Wiersz Cypriana Kamila Norwida pt. „Nerwy” jest przykładem liryki bezpośredniej. Podmiot liryczny ujawnia się w formach użytych czasowników (byłem, oglądałem, uniosłem) oraz zaimków (mi). Przedstawia dwie przestrzenie – świat ludzi ubogich i świat zamożnych, do którego sam należy. Choć obcowanie z ludzką nędzą wywołuje u niego smutek, nie rezygnuje z wygodnego życia wyższych sfer. Nazywa siebie faryzeuszem. Podmiot liryczny wiersza Józefa Czechowicza pt. „pod dworcem głównym w warszawie” pozostaje natomiast ukryty – utwór należy do liryki opisowej. Tu także skontrastowane zostały dwie rzeczywistości, ale na jednej płaszczyźnie, którą stanowi przestrzeń tytułowego dworca. Wewnątrz budynku na dalszy ciąg podróży czekają ludzie syci, na zewnątrz cierpią głodujący. W obu tekstach snuta jest refleksja na temat społecznej nierówności, oba przesycone są smutkiem.
W obu utworach dostrzec można nawiązania biblijne. U Norwida pojawia się pojęcie faryzeusz oraz obraz wystającego z belki gwoździa tkwiącego tam jak w ramionach k r z y ż a. U Czechowicza zaś skojarzenie takie nasuwa wyrażenie mocne twierdze jerycha.
Wiersze Norwida i Czechowicza mają budowę stroficzną – liczą po sześć zwrotek. Tylko w wersach „pod dworcem głównym w warszawie” zachowana została równa ilość sylab. W przeciwieństwie do Czechowicza Norwid zachował interpunkcję, zastosował także rozstrzelony druk. W obu tekstach występują dokładne i niedokładne rymy krzyżowe.
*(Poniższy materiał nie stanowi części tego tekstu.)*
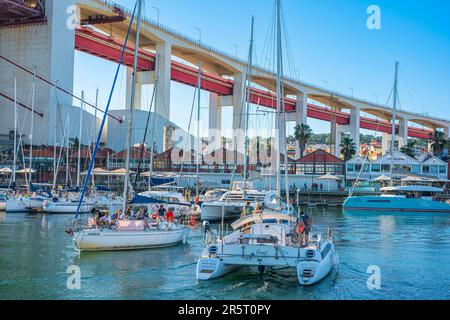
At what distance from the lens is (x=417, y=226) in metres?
43.1

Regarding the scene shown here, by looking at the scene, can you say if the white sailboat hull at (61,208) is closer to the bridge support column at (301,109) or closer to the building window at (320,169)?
the building window at (320,169)

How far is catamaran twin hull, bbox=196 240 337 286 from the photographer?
61.7 ft

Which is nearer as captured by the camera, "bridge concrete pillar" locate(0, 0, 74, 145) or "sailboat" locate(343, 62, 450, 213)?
"sailboat" locate(343, 62, 450, 213)

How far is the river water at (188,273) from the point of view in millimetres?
18312

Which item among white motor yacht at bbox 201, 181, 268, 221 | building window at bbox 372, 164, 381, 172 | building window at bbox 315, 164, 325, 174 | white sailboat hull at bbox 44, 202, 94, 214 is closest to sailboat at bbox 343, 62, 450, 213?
building window at bbox 372, 164, 381, 172

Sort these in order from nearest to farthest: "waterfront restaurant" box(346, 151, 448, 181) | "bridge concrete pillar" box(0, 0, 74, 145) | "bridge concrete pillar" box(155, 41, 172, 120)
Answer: "waterfront restaurant" box(346, 151, 448, 181), "bridge concrete pillar" box(0, 0, 74, 145), "bridge concrete pillar" box(155, 41, 172, 120)

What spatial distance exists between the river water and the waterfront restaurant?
4157 cm

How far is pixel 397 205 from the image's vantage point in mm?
57750

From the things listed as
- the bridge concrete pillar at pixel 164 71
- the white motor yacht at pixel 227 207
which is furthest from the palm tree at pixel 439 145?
the white motor yacht at pixel 227 207

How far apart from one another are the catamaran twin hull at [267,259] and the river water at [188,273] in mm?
413

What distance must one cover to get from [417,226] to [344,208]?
16484 mm

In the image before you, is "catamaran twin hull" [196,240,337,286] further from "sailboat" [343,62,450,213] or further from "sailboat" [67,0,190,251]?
"sailboat" [343,62,450,213]

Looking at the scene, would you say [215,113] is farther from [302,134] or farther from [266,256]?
[266,256]
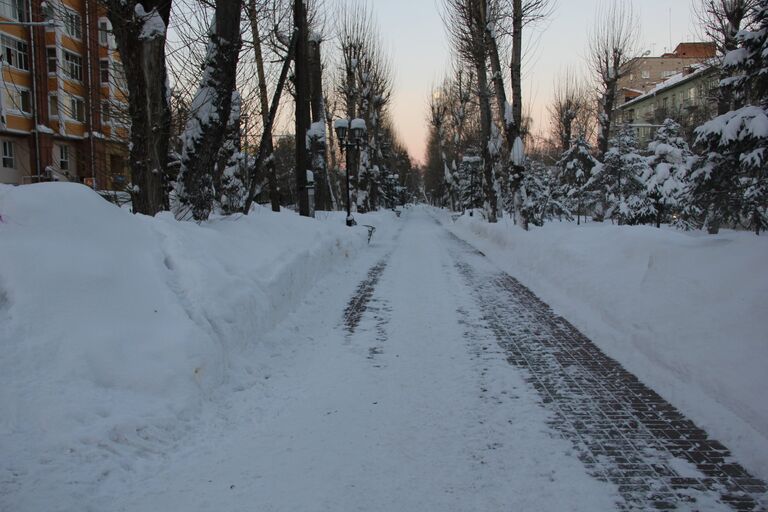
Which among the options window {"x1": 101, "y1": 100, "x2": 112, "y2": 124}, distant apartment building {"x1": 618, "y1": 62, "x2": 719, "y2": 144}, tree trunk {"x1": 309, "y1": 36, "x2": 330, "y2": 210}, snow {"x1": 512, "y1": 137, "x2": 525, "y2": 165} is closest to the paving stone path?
window {"x1": 101, "y1": 100, "x2": 112, "y2": 124}

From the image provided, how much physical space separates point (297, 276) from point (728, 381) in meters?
5.92

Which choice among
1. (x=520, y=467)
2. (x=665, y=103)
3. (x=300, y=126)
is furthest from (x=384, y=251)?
(x=665, y=103)

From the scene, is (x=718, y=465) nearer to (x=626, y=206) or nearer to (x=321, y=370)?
(x=321, y=370)

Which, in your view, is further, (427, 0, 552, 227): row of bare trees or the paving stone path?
(427, 0, 552, 227): row of bare trees

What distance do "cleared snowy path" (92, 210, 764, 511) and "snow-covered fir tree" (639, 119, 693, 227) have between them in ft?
57.2

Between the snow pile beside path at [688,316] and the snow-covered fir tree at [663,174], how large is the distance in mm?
14083

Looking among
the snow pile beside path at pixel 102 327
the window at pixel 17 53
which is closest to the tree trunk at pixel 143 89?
the snow pile beside path at pixel 102 327

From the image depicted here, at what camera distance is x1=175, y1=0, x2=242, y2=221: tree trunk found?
7.83 metres

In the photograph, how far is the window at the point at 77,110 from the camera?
7.53 metres

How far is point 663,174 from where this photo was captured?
21.1 metres

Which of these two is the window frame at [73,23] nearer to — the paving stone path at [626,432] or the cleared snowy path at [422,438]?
the cleared snowy path at [422,438]

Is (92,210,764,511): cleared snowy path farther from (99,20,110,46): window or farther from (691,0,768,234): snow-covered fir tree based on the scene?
(99,20,110,46): window

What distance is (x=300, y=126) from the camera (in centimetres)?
1452

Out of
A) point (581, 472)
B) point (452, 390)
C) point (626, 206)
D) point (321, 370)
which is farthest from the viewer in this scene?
point (626, 206)
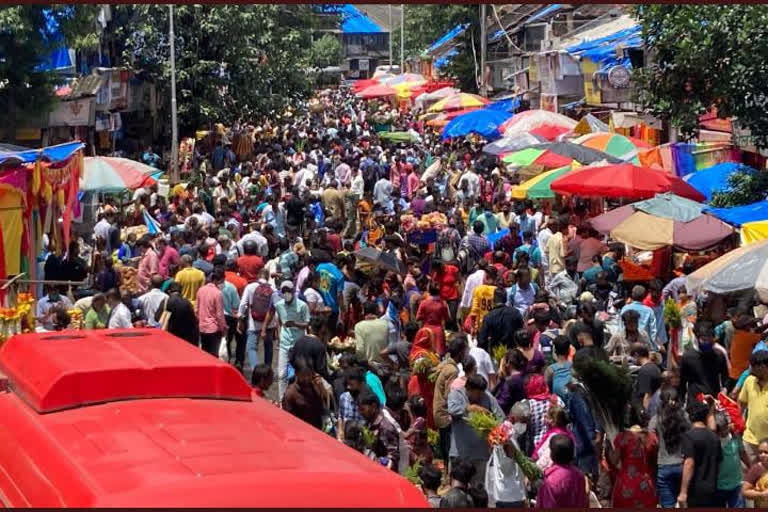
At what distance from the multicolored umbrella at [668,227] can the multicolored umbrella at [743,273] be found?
2.89 m

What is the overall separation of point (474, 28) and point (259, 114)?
1495 cm

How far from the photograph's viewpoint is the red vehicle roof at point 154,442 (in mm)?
5176

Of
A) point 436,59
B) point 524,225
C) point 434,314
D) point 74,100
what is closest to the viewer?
point 434,314

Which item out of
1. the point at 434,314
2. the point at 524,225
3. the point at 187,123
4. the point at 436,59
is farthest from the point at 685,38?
the point at 436,59

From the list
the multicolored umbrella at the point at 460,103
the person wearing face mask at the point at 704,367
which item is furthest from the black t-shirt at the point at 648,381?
the multicolored umbrella at the point at 460,103

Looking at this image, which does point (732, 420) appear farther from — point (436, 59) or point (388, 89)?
point (436, 59)

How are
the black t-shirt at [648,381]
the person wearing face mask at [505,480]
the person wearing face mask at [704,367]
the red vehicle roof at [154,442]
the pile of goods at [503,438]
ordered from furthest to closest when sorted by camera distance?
the person wearing face mask at [704,367], the black t-shirt at [648,381], the person wearing face mask at [505,480], the pile of goods at [503,438], the red vehicle roof at [154,442]

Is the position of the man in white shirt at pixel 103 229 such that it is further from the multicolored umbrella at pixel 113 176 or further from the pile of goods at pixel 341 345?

Bogactwo epitetów uplastyczniających obraz charakteryzuje oba utwory. W obu występują również porównania. Nastrój tekstów podkreśla metaforyka, szczególnie bogata w wierszu „pod dworcem głównym w warszawie”. Przykładem uosobień w wierszu Norwida są sformułowania kandelabry się skrzywią, papugi zawołają, a u Czechowicza – wielookie twarze głodów, głód palce łamie oraz animizacje żywy głód się wałęsa, czeka, drżąc, szczeka.